Exercise goal: Rewrite all of the records below with "captured view" swapped for "recorded view" and every other part unchanged. Leave out the pictures.

########################################

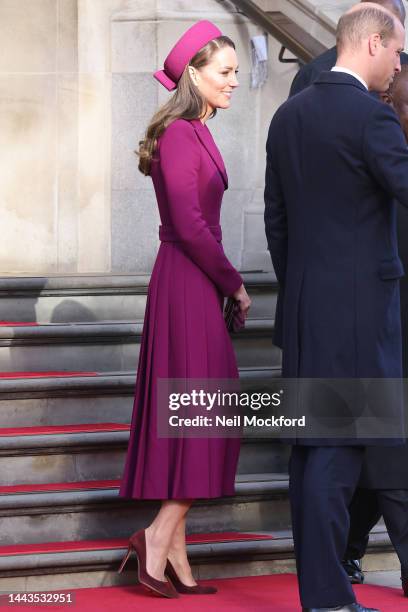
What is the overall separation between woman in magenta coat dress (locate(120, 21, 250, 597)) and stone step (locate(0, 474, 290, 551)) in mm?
363

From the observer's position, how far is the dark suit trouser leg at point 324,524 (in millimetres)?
4066

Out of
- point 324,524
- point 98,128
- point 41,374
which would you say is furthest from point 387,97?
point 98,128

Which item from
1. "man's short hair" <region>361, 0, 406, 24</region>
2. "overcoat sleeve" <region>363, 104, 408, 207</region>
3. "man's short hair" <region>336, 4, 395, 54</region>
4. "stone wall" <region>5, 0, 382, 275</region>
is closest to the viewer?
A: "overcoat sleeve" <region>363, 104, 408, 207</region>

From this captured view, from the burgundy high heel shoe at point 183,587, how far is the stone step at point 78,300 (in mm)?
1851

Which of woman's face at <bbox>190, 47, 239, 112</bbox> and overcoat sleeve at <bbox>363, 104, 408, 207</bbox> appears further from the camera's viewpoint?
woman's face at <bbox>190, 47, 239, 112</bbox>

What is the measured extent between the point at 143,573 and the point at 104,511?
19.0 inches

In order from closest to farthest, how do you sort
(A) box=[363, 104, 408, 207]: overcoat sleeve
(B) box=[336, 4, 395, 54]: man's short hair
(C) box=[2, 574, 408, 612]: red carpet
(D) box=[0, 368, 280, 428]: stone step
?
(A) box=[363, 104, 408, 207]: overcoat sleeve, (B) box=[336, 4, 395, 54]: man's short hair, (C) box=[2, 574, 408, 612]: red carpet, (D) box=[0, 368, 280, 428]: stone step

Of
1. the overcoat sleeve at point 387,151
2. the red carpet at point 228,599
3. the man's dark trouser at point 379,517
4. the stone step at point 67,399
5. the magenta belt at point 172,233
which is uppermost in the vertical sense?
the overcoat sleeve at point 387,151

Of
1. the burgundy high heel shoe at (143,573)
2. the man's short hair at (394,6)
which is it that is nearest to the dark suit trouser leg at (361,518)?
the burgundy high heel shoe at (143,573)

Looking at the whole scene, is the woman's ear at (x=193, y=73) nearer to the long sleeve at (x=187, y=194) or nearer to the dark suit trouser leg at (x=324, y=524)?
the long sleeve at (x=187, y=194)

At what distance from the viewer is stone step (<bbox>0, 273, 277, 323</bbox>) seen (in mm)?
6441

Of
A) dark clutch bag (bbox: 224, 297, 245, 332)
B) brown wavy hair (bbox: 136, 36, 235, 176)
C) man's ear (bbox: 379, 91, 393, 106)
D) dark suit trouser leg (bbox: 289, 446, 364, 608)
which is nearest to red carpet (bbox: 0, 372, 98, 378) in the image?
dark clutch bag (bbox: 224, 297, 245, 332)

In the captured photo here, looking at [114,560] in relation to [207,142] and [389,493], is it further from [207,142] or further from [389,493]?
[207,142]

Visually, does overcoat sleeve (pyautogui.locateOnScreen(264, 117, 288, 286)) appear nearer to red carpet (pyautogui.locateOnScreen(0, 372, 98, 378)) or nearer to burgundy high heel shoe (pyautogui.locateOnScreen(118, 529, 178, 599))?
burgundy high heel shoe (pyautogui.locateOnScreen(118, 529, 178, 599))
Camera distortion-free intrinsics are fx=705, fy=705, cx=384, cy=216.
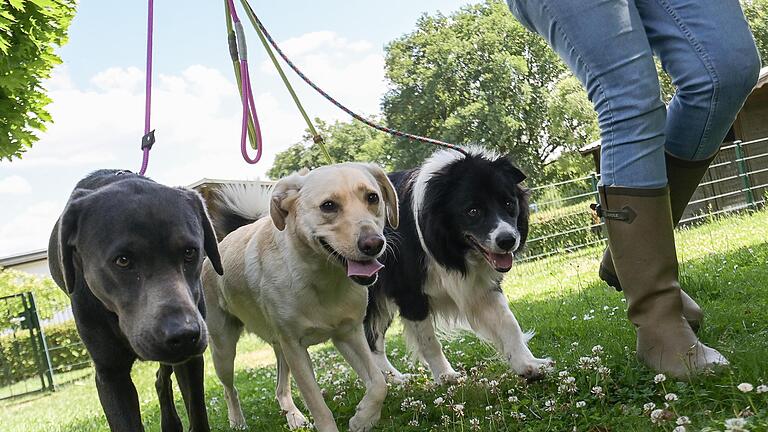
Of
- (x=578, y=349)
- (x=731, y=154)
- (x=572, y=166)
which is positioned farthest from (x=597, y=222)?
(x=572, y=166)

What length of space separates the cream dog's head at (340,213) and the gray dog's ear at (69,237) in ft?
3.58

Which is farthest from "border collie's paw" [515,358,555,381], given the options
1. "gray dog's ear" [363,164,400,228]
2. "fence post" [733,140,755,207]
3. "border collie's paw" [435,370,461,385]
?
"fence post" [733,140,755,207]

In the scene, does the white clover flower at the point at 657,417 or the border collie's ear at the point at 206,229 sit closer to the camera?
the white clover flower at the point at 657,417

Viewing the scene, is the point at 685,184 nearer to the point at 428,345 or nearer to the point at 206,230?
the point at 428,345

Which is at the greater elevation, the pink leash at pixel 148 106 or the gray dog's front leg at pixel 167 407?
the pink leash at pixel 148 106

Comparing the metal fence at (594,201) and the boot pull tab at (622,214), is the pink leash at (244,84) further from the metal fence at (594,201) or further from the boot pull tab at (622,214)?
the metal fence at (594,201)

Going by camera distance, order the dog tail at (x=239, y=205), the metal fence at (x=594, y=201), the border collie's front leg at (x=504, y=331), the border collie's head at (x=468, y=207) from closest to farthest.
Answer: the border collie's front leg at (x=504, y=331)
the border collie's head at (x=468, y=207)
the dog tail at (x=239, y=205)
the metal fence at (x=594, y=201)

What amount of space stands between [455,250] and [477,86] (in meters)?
47.6

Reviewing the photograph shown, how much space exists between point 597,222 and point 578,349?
54.7 ft

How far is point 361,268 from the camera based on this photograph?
11.5 ft

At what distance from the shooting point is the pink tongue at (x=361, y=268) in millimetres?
3475

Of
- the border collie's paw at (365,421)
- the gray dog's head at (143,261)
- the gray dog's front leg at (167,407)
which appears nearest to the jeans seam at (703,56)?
the border collie's paw at (365,421)

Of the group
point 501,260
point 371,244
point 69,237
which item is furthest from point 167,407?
point 501,260

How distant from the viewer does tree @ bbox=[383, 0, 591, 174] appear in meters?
49.4
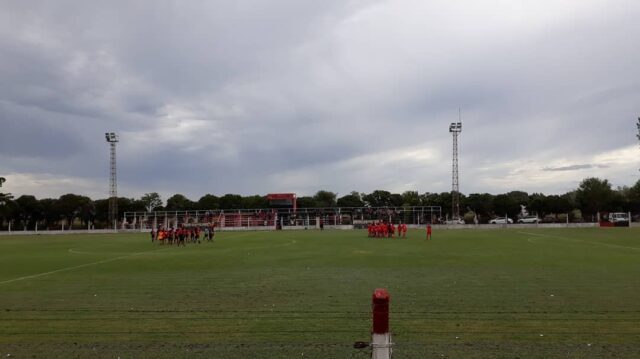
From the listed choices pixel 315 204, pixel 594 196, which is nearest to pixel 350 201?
pixel 315 204

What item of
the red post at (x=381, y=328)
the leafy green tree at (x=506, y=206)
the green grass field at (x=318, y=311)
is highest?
the leafy green tree at (x=506, y=206)

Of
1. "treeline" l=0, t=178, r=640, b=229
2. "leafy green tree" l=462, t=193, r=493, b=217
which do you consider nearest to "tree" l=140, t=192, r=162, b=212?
"treeline" l=0, t=178, r=640, b=229

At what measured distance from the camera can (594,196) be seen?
348 feet

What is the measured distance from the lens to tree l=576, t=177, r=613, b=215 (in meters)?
106

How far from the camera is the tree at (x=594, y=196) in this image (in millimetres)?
105812

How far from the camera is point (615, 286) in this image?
12719mm

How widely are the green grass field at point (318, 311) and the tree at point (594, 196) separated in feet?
327

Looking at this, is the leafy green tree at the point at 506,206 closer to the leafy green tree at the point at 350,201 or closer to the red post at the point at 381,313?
the leafy green tree at the point at 350,201

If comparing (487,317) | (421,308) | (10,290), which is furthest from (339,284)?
(10,290)

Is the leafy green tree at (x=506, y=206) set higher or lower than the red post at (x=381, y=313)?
higher

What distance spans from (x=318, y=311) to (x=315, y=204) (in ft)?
443

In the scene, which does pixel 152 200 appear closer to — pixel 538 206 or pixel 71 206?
pixel 71 206

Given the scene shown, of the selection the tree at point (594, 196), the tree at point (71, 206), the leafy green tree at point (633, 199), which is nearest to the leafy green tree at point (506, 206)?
the tree at point (594, 196)

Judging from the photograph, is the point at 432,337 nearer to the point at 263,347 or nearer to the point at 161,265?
the point at 263,347
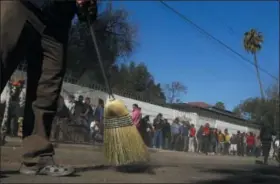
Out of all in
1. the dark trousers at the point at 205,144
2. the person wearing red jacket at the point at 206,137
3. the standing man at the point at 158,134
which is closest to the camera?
the standing man at the point at 158,134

########################################

Response to the exercise:
What is the overall separation between woman in magenta coat dress (locate(120, 21, 250, 597)) and stone step (locate(0, 474, 290, 551)) in mm?
363

From the observer's position, how far is the dark suit trouser leg at point 324,524 (in millimetres)?
4066

Out of
- point 324,524
- point 98,128
- point 41,374
which would you say is furthest from point 387,97?
point 98,128

Which item from
1. "man's short hair" <region>361, 0, 406, 24</region>
2. "overcoat sleeve" <region>363, 104, 408, 207</region>
3. "man's short hair" <region>336, 4, 395, 54</region>
4. "stone wall" <region>5, 0, 382, 275</region>
is closest to the viewer?
A: "overcoat sleeve" <region>363, 104, 408, 207</region>

From this recorded view, from the burgundy high heel shoe at point 183,587, how far is the stone step at point 78,300 (in mm)?
1851

Which of woman's face at <bbox>190, 47, 239, 112</bbox> and overcoat sleeve at <bbox>363, 104, 408, 207</bbox> appears further from the camera's viewpoint?
woman's face at <bbox>190, 47, 239, 112</bbox>

What is the measured extent between the point at 143,573 and the point at 104,511?
19.0 inches

In order from closest to farthest, how do you sort
(A) box=[363, 104, 408, 207]: overcoat sleeve
(B) box=[336, 4, 395, 54]: man's short hair
(C) box=[2, 574, 408, 612]: red carpet
(D) box=[0, 368, 280, 428]: stone step
?
(A) box=[363, 104, 408, 207]: overcoat sleeve, (B) box=[336, 4, 395, 54]: man's short hair, (C) box=[2, 574, 408, 612]: red carpet, (D) box=[0, 368, 280, 428]: stone step

Of
1. the overcoat sleeve at point 387,151
2. the red carpet at point 228,599
3. the man's dark trouser at point 379,517
4. the stone step at point 67,399
5. the magenta belt at point 172,233
which is uppermost in the vertical sense?
the overcoat sleeve at point 387,151

Of
1. the burgundy high heel shoe at (143,573)
2. the man's short hair at (394,6)
which is it that is nearest to the dark suit trouser leg at (361,518)?
the burgundy high heel shoe at (143,573)

Looking at the whole scene, is the woman's ear at (x=193, y=73) nearer to the long sleeve at (x=187, y=194) or nearer to the dark suit trouser leg at (x=324, y=524)?
the long sleeve at (x=187, y=194)

At what distance from the viewer is stone step (<bbox>0, 273, 277, 323</bbox>) seen (in mm)?
6441

Of
A) dark clutch bag (bbox: 224, 297, 245, 332)
B) brown wavy hair (bbox: 136, 36, 235, 176)
C) man's ear (bbox: 379, 91, 393, 106)
D) dark suit trouser leg (bbox: 289, 446, 364, 608)
which is nearest to red carpet (bbox: 0, 372, 98, 378) in the image?
dark clutch bag (bbox: 224, 297, 245, 332)

In the captured photo here, looking at [114,560] in relation to [207,142] and [389,493], is it further from [207,142] or further from [389,493]?
[207,142]

Visually, does overcoat sleeve (pyautogui.locateOnScreen(264, 117, 288, 286)) appear nearer to red carpet (pyautogui.locateOnScreen(0, 372, 98, 378)) or nearer to burgundy high heel shoe (pyautogui.locateOnScreen(118, 529, 178, 599))?
burgundy high heel shoe (pyautogui.locateOnScreen(118, 529, 178, 599))
Camera distortion-free intrinsics are fx=705, fy=705, cx=384, cy=216.
Of
- (x=578, y=349)
- (x=731, y=154)
- (x=572, y=166)
which is positioned farthest from (x=597, y=222)?
(x=572, y=166)

What length of space separates the cream dog's head at (340,213) and the gray dog's ear at (69,237) in ft?
3.58

Which is farthest from "border collie's paw" [515,358,555,381], given the options
1. "gray dog's ear" [363,164,400,228]
2. "fence post" [733,140,755,207]
3. "border collie's paw" [435,370,461,385]
?
"fence post" [733,140,755,207]

In the scene, does the white clover flower at the point at 657,417 or the border collie's ear at the point at 206,229 sit closer to the camera?
the white clover flower at the point at 657,417

Viewing the scene, is the point at 685,184 nearer to the point at 428,345 or nearer to the point at 206,230?
the point at 428,345

Which is at the greater elevation, the pink leash at pixel 148 106 or the gray dog's front leg at pixel 167 407?
the pink leash at pixel 148 106

Comparing the metal fence at (594,201) and the boot pull tab at (622,214), is the pink leash at (244,84) further from the metal fence at (594,201) or further from the boot pull tab at (622,214)?
the metal fence at (594,201)

Going by camera distance, order the dog tail at (x=239, y=205), the metal fence at (x=594, y=201), the border collie's front leg at (x=504, y=331), the border collie's head at (x=468, y=207) from closest to farthest.
Answer: the border collie's front leg at (x=504, y=331)
the border collie's head at (x=468, y=207)
the dog tail at (x=239, y=205)
the metal fence at (x=594, y=201)

What amount of space stands between [455,250] and [477,86] (in meters)?
47.6

Reviewing the photograph shown, how much space exists between point 597,222 and point 578,349?
54.7 ft

How far is point 361,268 from the camera based on this photograph?
11.5 ft

At what distance from the shooting point is the pink tongue at (x=361, y=268) in millimetres?
3475

Of
- the border collie's paw at (365,421)
- the gray dog's head at (143,261)
- the gray dog's front leg at (167,407)
which appears nearest to the jeans seam at (703,56)?
the border collie's paw at (365,421)

Of the group
point 501,260
point 371,244
point 69,237
which item is furthest from point 167,407?
point 501,260

How distant from the viewer does tree @ bbox=[383, 0, 591, 174] appear in meters?
49.4
From the listed choices pixel 315 204, pixel 594 196, which is nearest to pixel 350 201?
pixel 315 204

What item of
the red post at (x=381, y=328)
the leafy green tree at (x=506, y=206)
the green grass field at (x=318, y=311)
is highest?
the leafy green tree at (x=506, y=206)

Of
1. "treeline" l=0, t=178, r=640, b=229
2. "leafy green tree" l=462, t=193, r=493, b=217
which do you consider nearest to "tree" l=140, t=192, r=162, b=212?
"treeline" l=0, t=178, r=640, b=229

At what measured distance from the camera can (594,196) be seen?
348 feet

What is the measured distance from the lens to tree l=576, t=177, r=613, b=215 (in meters)?
106

How far from the camera is the tree at (x=594, y=196) in this image (in millimetres)?
105812

How far from the camera is point (615, 286) in this image?
12719mm

How widely are the green grass field at point (318, 311) and the tree at point (594, 196) separated in feet?
327

Looking at this, is the leafy green tree at the point at 506,206 closer to the leafy green tree at the point at 350,201 or closer to the red post at the point at 381,313?
the leafy green tree at the point at 350,201

If comparing (487,317) | (421,308) | (10,290), which is furthest from (339,284)?
(10,290)

Is the leafy green tree at (x=506, y=206) set higher or lower than the red post at (x=381, y=313)?
higher

What distance spans from (x=318, y=311) to (x=315, y=204) (in ft)?
443

In the scene, which does pixel 152 200 appear closer to — pixel 538 206 or pixel 71 206?
pixel 71 206

Given the scene shown, of the selection the tree at point (594, 196), the tree at point (71, 206), the leafy green tree at point (633, 199), which is nearest to the leafy green tree at point (506, 206)?
the tree at point (594, 196)

Judging from the photograph, is the point at 432,337 nearer to the point at 263,347 or nearer to the point at 161,265?
the point at 263,347
Out of all in
1. the dark trousers at the point at 205,144
2. the person wearing red jacket at the point at 206,137
3. the standing man at the point at 158,134
which is closest to the camera?
the standing man at the point at 158,134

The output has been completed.